> [What you need to do]:
With the pictures excluded, repeat every entry exactly.

> [Data to use]:
_ _ _

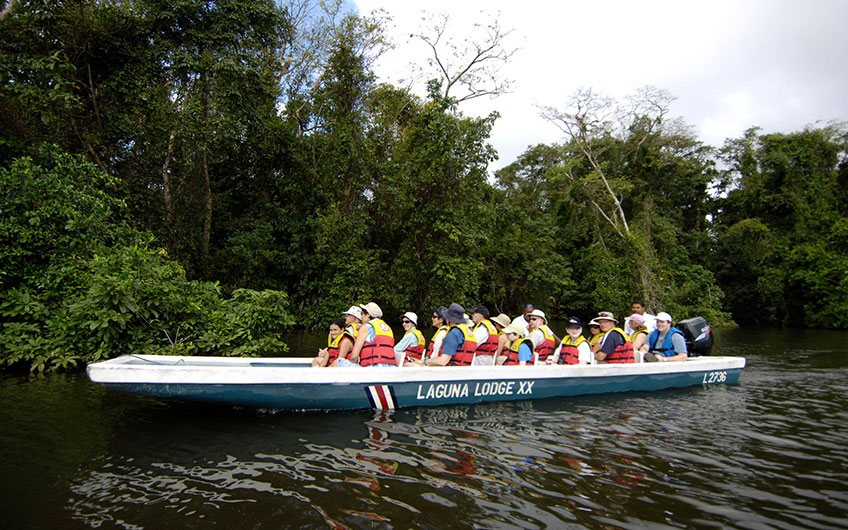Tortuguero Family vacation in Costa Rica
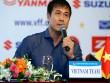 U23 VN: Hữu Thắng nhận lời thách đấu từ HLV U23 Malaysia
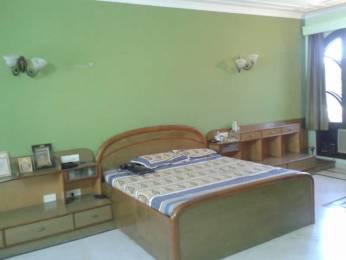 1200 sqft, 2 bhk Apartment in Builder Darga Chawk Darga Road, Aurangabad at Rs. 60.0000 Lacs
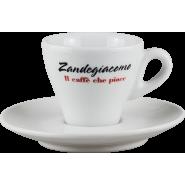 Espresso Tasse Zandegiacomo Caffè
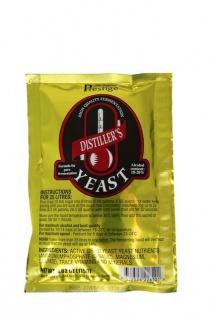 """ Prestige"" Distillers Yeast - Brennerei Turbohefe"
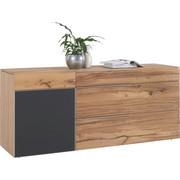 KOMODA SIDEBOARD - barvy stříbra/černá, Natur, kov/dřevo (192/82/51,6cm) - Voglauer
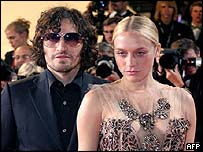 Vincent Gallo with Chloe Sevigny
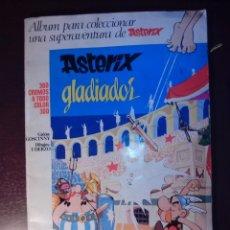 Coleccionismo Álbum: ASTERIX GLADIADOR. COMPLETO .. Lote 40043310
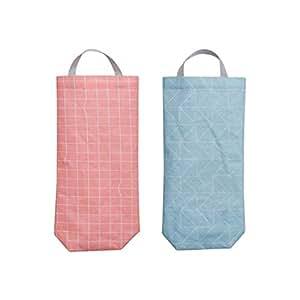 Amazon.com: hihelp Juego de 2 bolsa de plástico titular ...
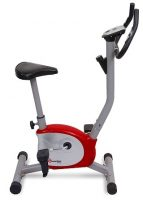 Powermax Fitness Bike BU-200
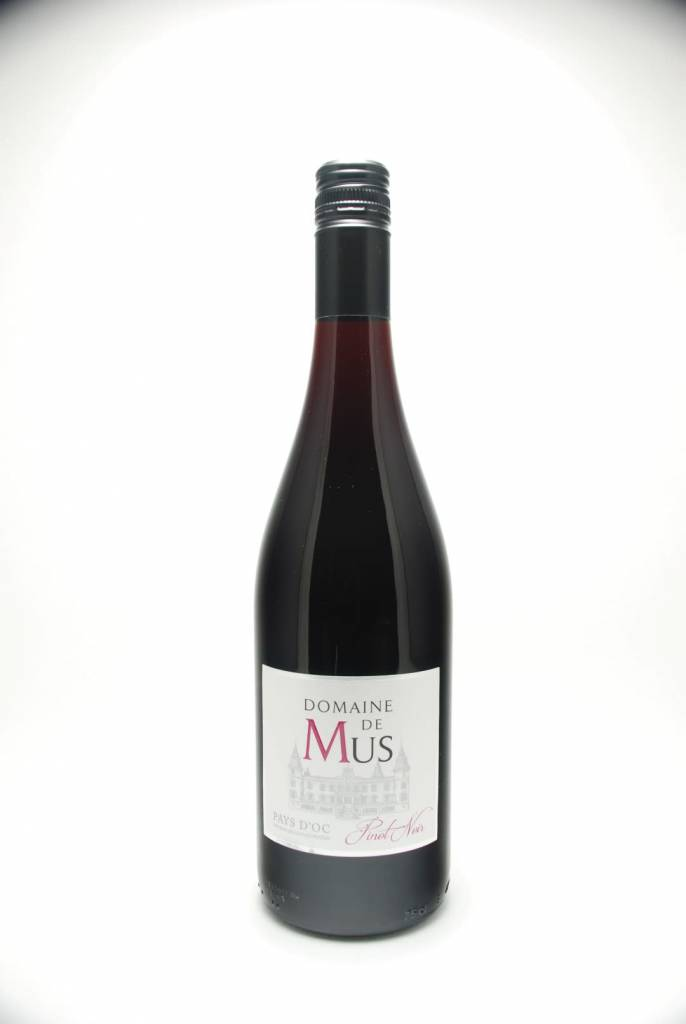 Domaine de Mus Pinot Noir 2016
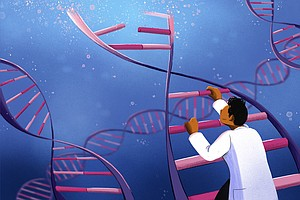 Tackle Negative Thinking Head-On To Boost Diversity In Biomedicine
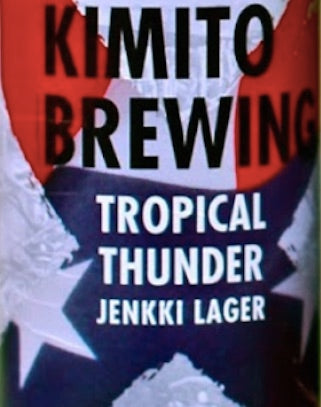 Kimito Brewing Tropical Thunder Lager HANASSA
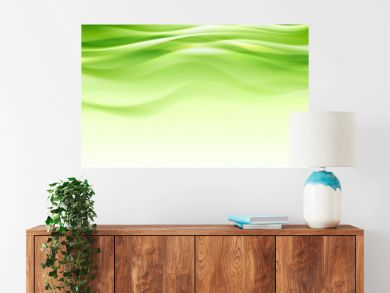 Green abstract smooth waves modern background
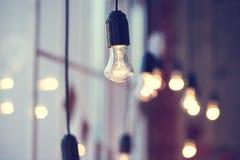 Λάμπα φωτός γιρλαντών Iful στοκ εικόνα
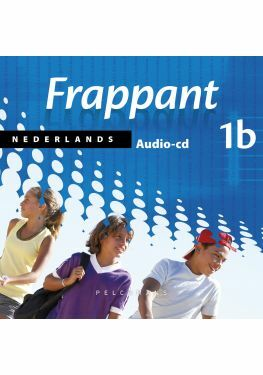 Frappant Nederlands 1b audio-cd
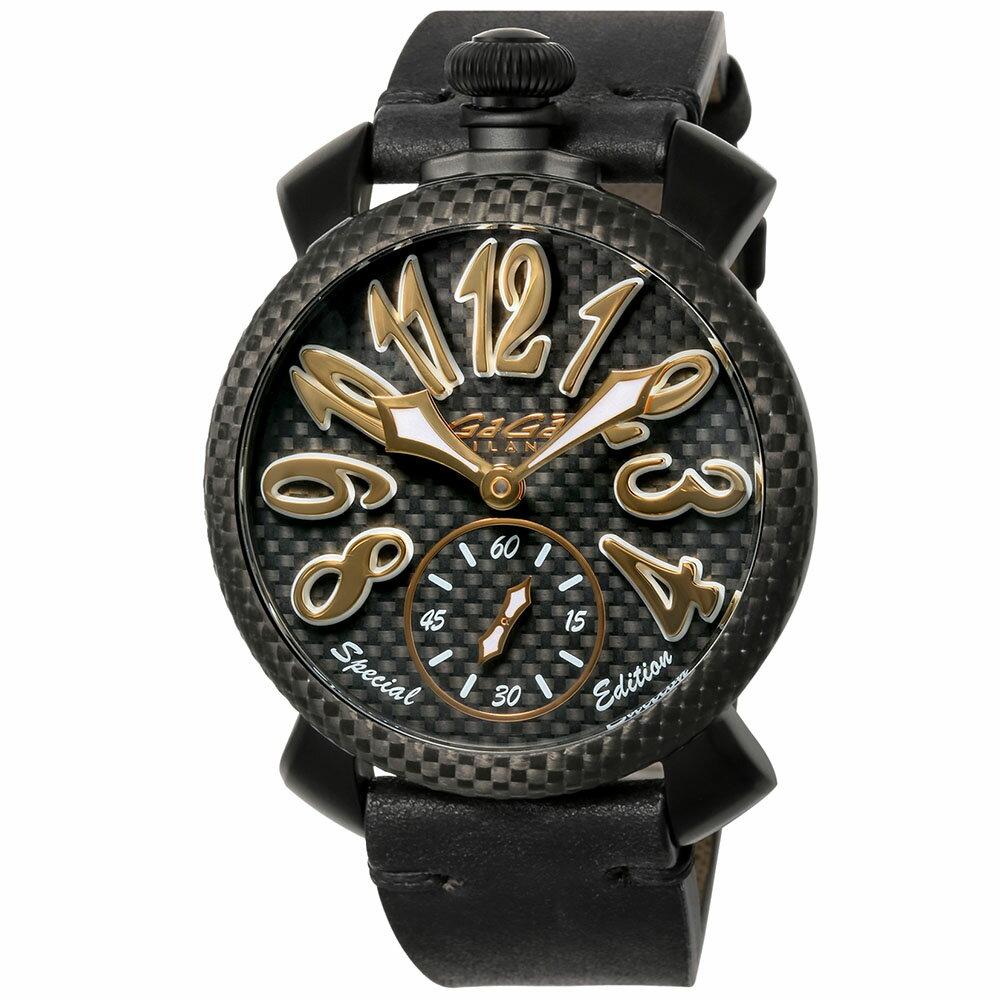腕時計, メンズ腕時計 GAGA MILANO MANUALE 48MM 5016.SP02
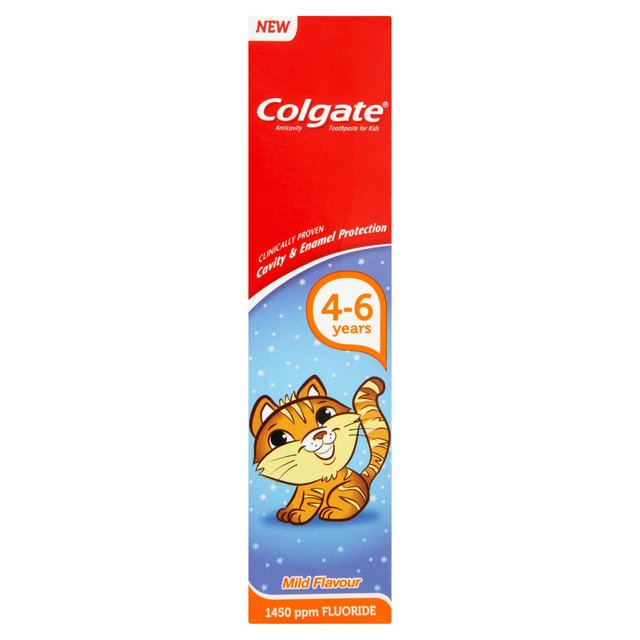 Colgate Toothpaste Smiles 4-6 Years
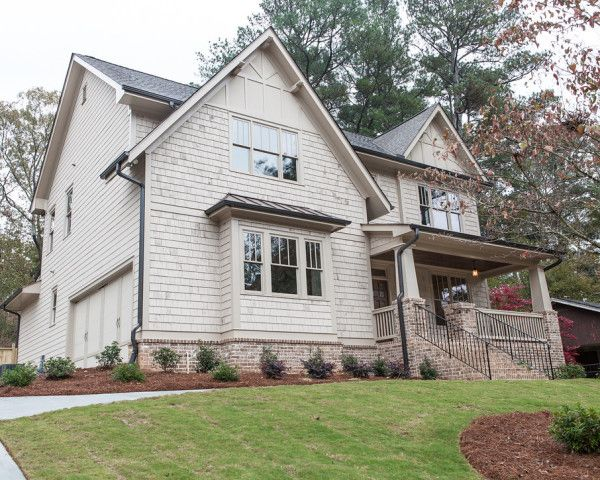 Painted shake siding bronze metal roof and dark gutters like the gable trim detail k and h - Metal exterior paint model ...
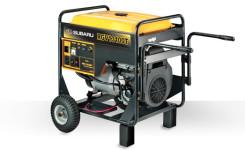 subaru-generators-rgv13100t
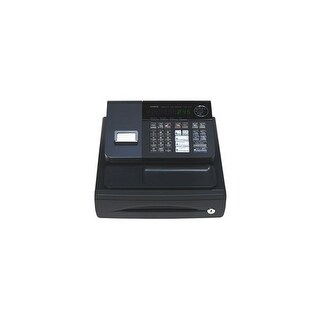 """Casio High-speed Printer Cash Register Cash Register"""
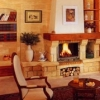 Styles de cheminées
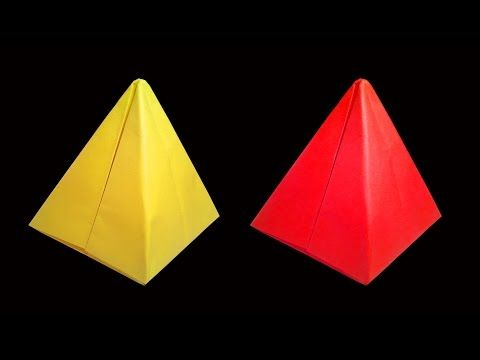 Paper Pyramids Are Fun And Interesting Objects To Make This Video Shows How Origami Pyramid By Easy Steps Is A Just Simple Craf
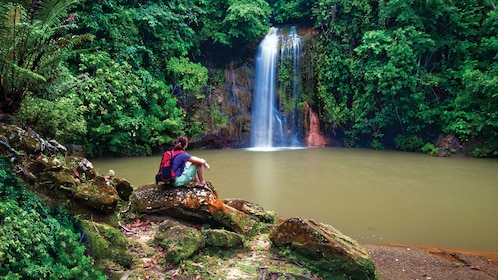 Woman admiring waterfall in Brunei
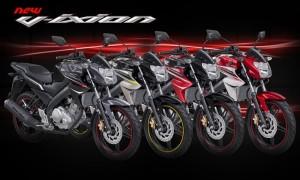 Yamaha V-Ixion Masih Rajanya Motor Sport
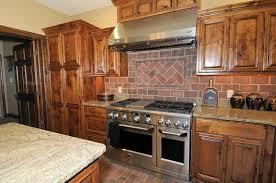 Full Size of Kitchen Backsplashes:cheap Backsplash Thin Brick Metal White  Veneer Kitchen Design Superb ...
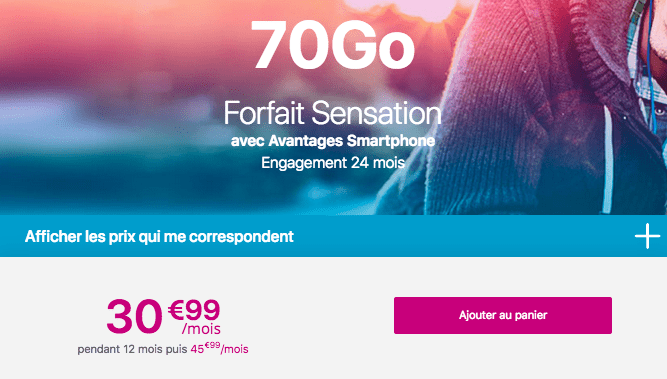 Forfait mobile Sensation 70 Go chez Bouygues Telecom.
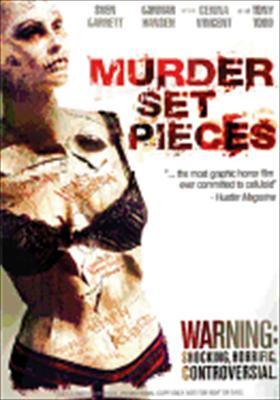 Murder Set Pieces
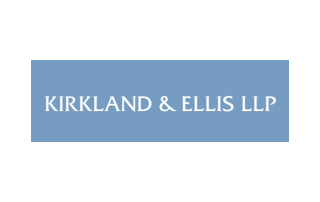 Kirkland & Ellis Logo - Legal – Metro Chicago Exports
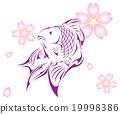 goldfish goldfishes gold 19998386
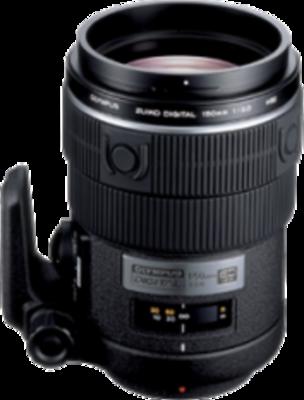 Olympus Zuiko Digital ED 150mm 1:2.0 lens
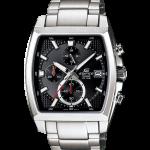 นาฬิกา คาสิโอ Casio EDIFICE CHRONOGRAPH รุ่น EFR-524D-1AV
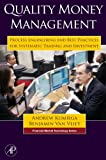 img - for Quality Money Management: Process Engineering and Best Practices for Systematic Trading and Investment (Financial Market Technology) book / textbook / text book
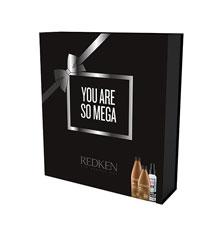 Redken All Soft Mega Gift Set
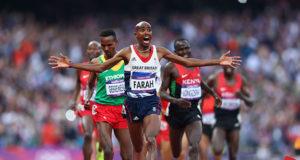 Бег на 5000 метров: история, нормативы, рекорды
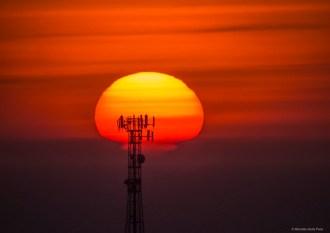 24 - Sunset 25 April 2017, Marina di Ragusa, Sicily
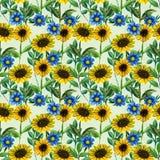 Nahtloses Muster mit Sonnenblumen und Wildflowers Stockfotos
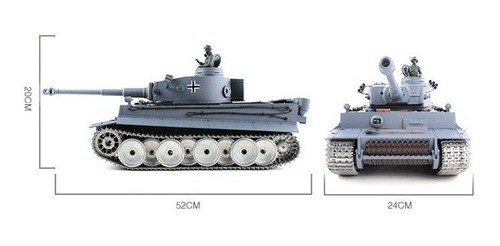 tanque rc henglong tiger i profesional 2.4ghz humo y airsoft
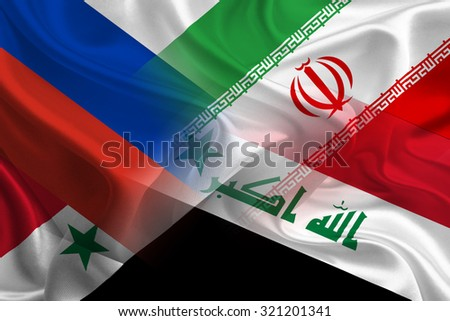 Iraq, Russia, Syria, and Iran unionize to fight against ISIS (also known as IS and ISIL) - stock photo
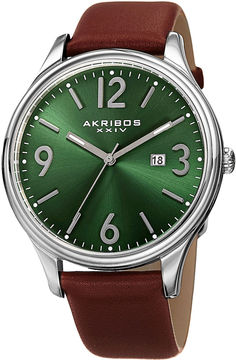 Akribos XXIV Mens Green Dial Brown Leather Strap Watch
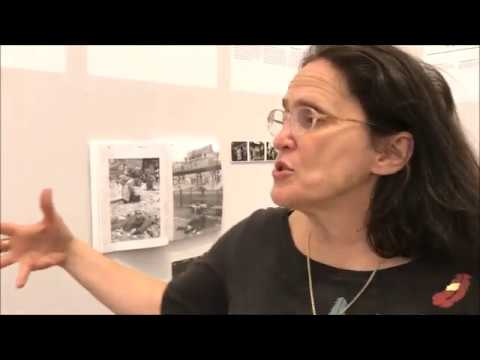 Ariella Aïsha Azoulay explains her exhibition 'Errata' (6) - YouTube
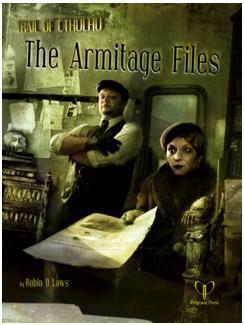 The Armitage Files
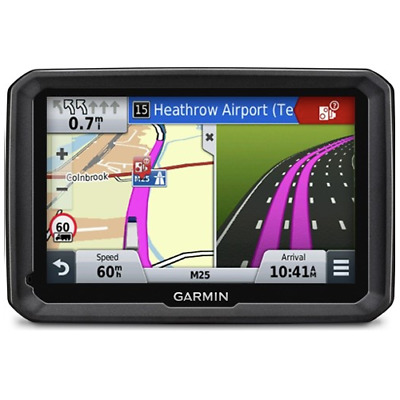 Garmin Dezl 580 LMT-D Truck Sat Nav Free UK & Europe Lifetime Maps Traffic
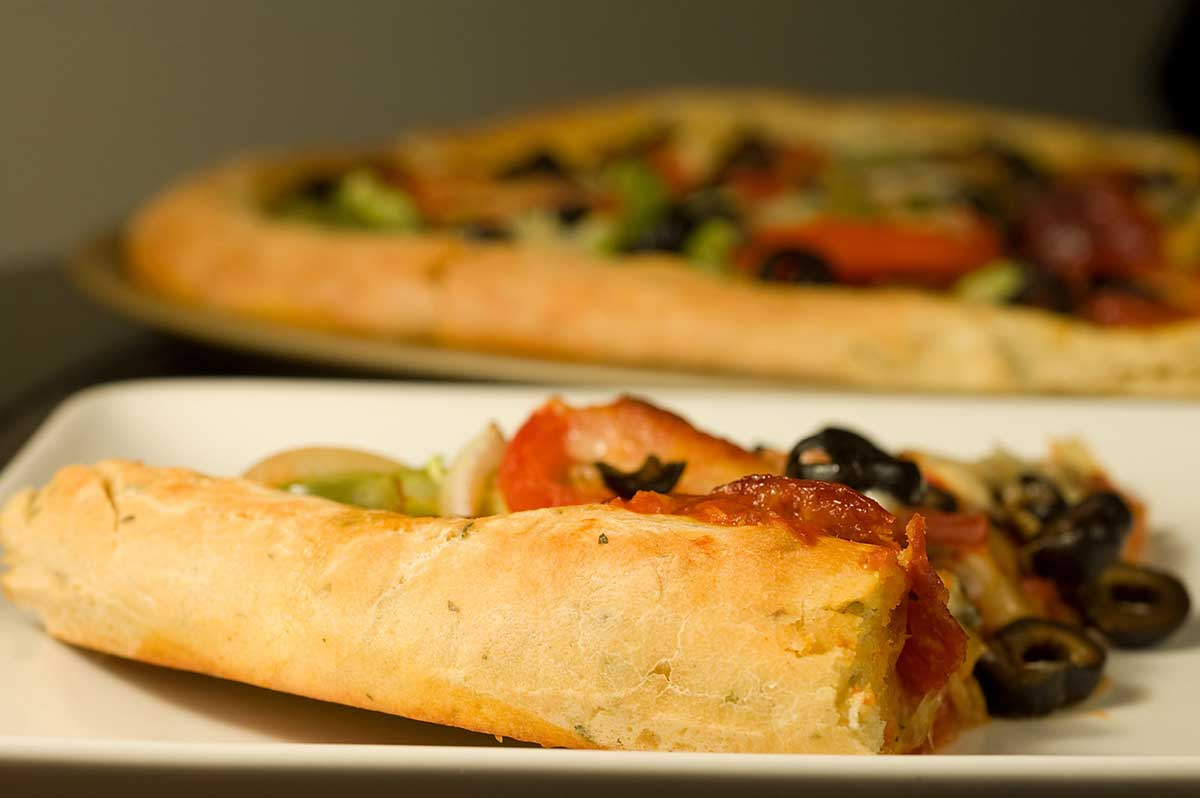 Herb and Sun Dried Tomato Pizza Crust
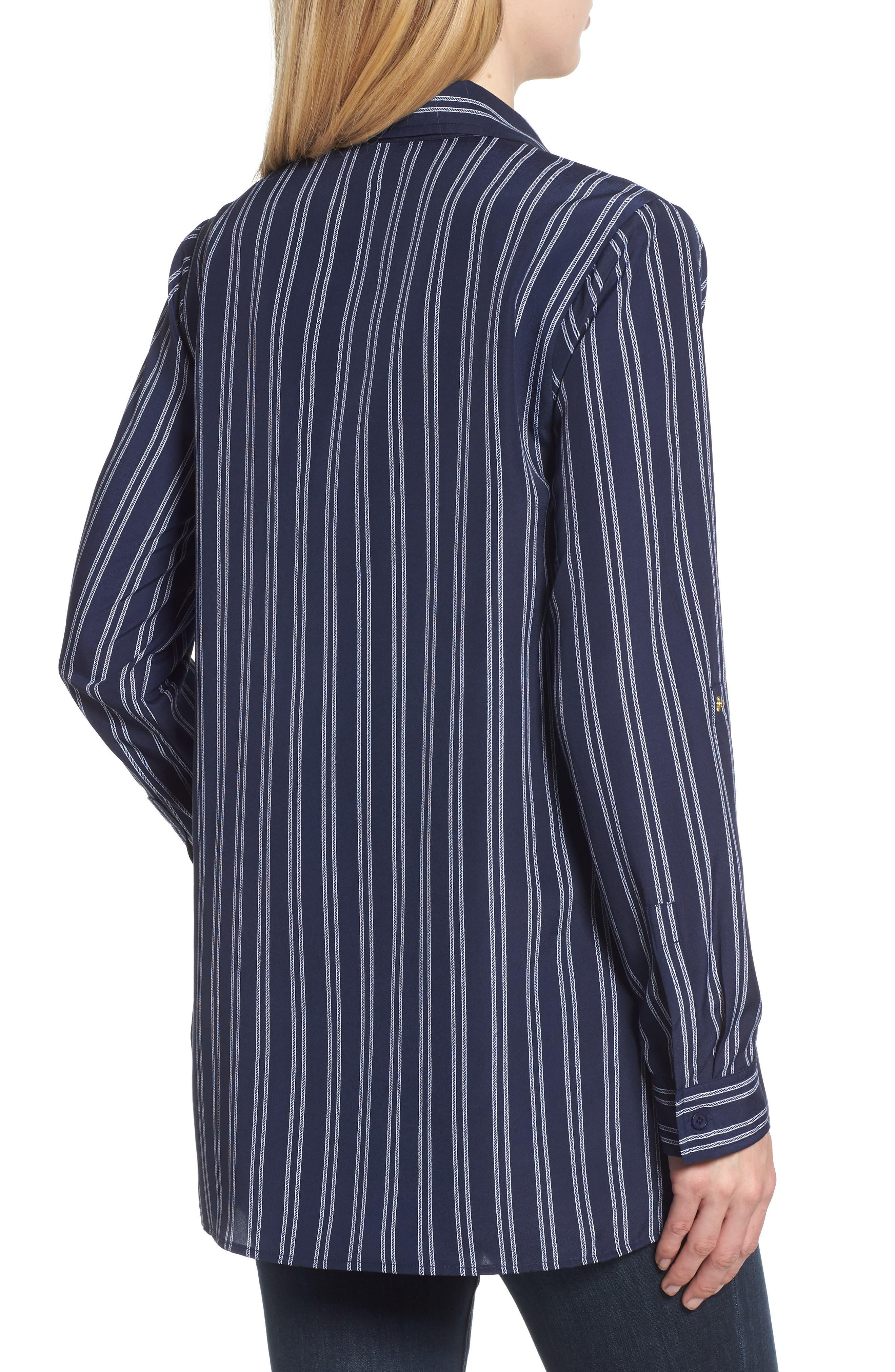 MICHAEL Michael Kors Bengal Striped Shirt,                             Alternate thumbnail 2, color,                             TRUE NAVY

_ _ _

> [Solution to the exercise]:
Tortuguero Family vacation in Costa Rica
 U23 VN: Hữu Thắng nhận lời thách đấu từ HLV U23 Malaysia
 1200 sqft, 2 bhk Apartment in Builder Darga Chawk Darga Road, Aurangabad at Rs. 60.0000 Lacs
 Espresso Tasse Zandegiacomo Caffè
 """ Prestige"" Distillers Yeast - Brennerei Turbohefe"
 KOMODA SIDEBOARD - barvy stříbra/černá, Natur, kov/dřevo (192/82/51,6cm) - Voglauer
 Vincent Gallo with Chloe Sevigny
 Coleccionismo Álbum: ASTERIX GLADIADOR. COMPLETO .. Lote 40043310
 Amazon.com: hihelp Juego de 2 bolsa de plástico titular ...
 Powermax Fitness Bike BU-200
 Domaine de Mus Pinot Noir 2016
 Tackle Negative Thinking Head-On To Boost Diversity In Biomedicine
 Kimito Brewing Tropical Thunder Lager HANASSA
 Green abstract smooth waves modern background
 Λάμπα φωτός γιρλαντών Iful στοκ εικόνα
 Frappant Nederlands 1b audio-cd
腕時計, メンズ腕時計 GAGA MILANO MANUALE 48MM 5016.SP02
 Colgate Toothpaste Smiles 4-6 Years
 Painted shake siding bronze metal roof and dark gutters like the gable trim detail k and h - Metal exterior paint model ...
 subaru-generators-rgv13100t
 """Casio High-speed Printer Cash Register Cash Register"""
 Styles de cheminées
 Paper Pyramids Are Fun And Interesting Objects To Make This Video Shows How Origami Pyramid By Easy Steps Is A Just Simple Craf
 Woman admiring waterfall in Brunei
 Yamaha V-Ixion Masih Rajanya Motor Sport
 Full Size of Kitchen Backsplashes:cheap Backsplash Thin Brick Metal White  Veneer Kitchen Design Superb ...
 Forfait mobile Sensation 70 Go chez Bouygues Telecom.
 Murder Set Pieces
 Kirkland & Ellis Logo - Legal – Metro Chicago Exports
 goldfish goldfishes gold 19998386
 Olympus Zuiko Digital ED 150mm 1:2.0 lens
 นาฬิกา คาสิโอ Casio EDIFICE CHRONOGRAPH รุ่น EFR-524D-1AV
 img - for Quality Money Management: Process Engineering and Best Practices for Systematic Trading and Investment (Financial Market Technology) book / textbook / text book
 Redken All Soft Mega Gift Set
 Бег на 5000 метров: история, нормативы, рекорды
 24 - Sunset 25 April 2017, Marina di Ragusa, Sicily
 Nahtloses Muster mit Sonnenblumen und Wildflowers Stockfotos
 tanque rc henglong tiger i profesional 2.4ghz humo y airsoft
 Iraq, Russia, Syria, and Iran unionize to fight against ISIS (also known as IS and ISIL) - stock photo
 Akribos XXIV Mens Green Dial Brown Leather Strap Watch
 Ariella Aïsha Azoulay explains her exhibition 'Errata' (6) - YouTube
 The Armitage Files
 Garmin Dezl 580 LMT-D Truck Sat Nav Free UK & Europe Lifetime Maps Traffic
 Herb and Sun Dried Tomato Pizza Crust
 MICHAEL Michael Kors Bengal Striped Shirt,                             Alternate thumbnail 2, color,                             TRUE NAVY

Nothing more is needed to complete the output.